2019-01-22 Thread dpzmick at gmail dot com
https://gcc.gnu.org/bugzilla/show_bug.cgi?id=88998

David Zmick  changed:

   What|Removed |Added

 CC||dpzmick at gmail dot com

--- Comment #2 from David Zmick  ---
I'd like to add that we are seeing assertion fail because of the interaction
between MMX and the "long double" used in unordered_map's _M_need_rehash.

long double is forcing the use of the FPU, but the MMX instructions emitted are
wiping out the state of the FPU registers. Adding the an explicit _mm_empty (or
disabling MMX) solves the problem because it eliminates the bad interaction
with the long double in _M_need_rehash.

I'm not sure if there's a good way for developers to know when they need to add
(potentially expensive) calls to _mm_empty to vector code like this, so I feel
like I'd be less surprised if the compiler cleaned up after itself if it uses
MMX for code like this (and leave me with a performance problem to debug) than
if I ended up with the polluted FPU unexpectedly.

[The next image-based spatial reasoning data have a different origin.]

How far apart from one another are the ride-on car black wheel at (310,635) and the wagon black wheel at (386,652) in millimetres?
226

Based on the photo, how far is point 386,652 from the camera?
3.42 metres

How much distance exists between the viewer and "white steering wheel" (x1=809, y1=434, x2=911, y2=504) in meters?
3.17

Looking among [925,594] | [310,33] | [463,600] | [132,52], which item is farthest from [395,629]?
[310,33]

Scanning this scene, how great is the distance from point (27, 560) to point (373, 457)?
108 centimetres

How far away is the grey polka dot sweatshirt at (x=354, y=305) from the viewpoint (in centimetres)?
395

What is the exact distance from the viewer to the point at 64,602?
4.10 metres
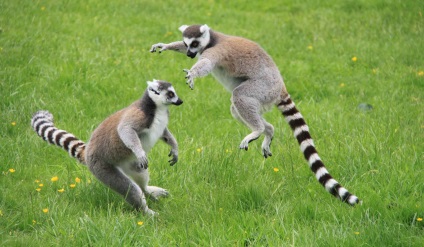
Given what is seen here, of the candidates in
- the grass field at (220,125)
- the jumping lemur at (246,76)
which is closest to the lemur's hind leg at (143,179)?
the grass field at (220,125)

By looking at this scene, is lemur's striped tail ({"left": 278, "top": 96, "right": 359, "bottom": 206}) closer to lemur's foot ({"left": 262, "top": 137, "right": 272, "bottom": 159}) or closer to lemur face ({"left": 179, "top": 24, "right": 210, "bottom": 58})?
lemur's foot ({"left": 262, "top": 137, "right": 272, "bottom": 159})

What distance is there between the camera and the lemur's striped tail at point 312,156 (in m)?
5.21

[Bug target/88998] bad codegen with mmx instructions for unordered_map

2019-01-22 Thread glisse at gcc dot gnu.org
https://gcc.gnu.org/bugzilla/show_bug.cgi?id=88998

Marc Glisse  changed:

   What|Removed |Added

 Status|UNCONFIRMED |NEW
   Last reconfirmed||2019-01-23
 Ever confirmed|0   |1

--- Comment #1 from Marc Glisse  ---
Indeed. Constructing {a,b,0,0} is done by constructing {a,b}, {0,0}, and
concatenating them. _mm_cvtepi32_pd starts with selecting the initial V2SI of a
V4SI. Naturally, the compiler tries to combine them, and finds sse2_cvtpi2pd to
convert directly from V2SI to V2DF. Without this simplification, everything
would have used SSE.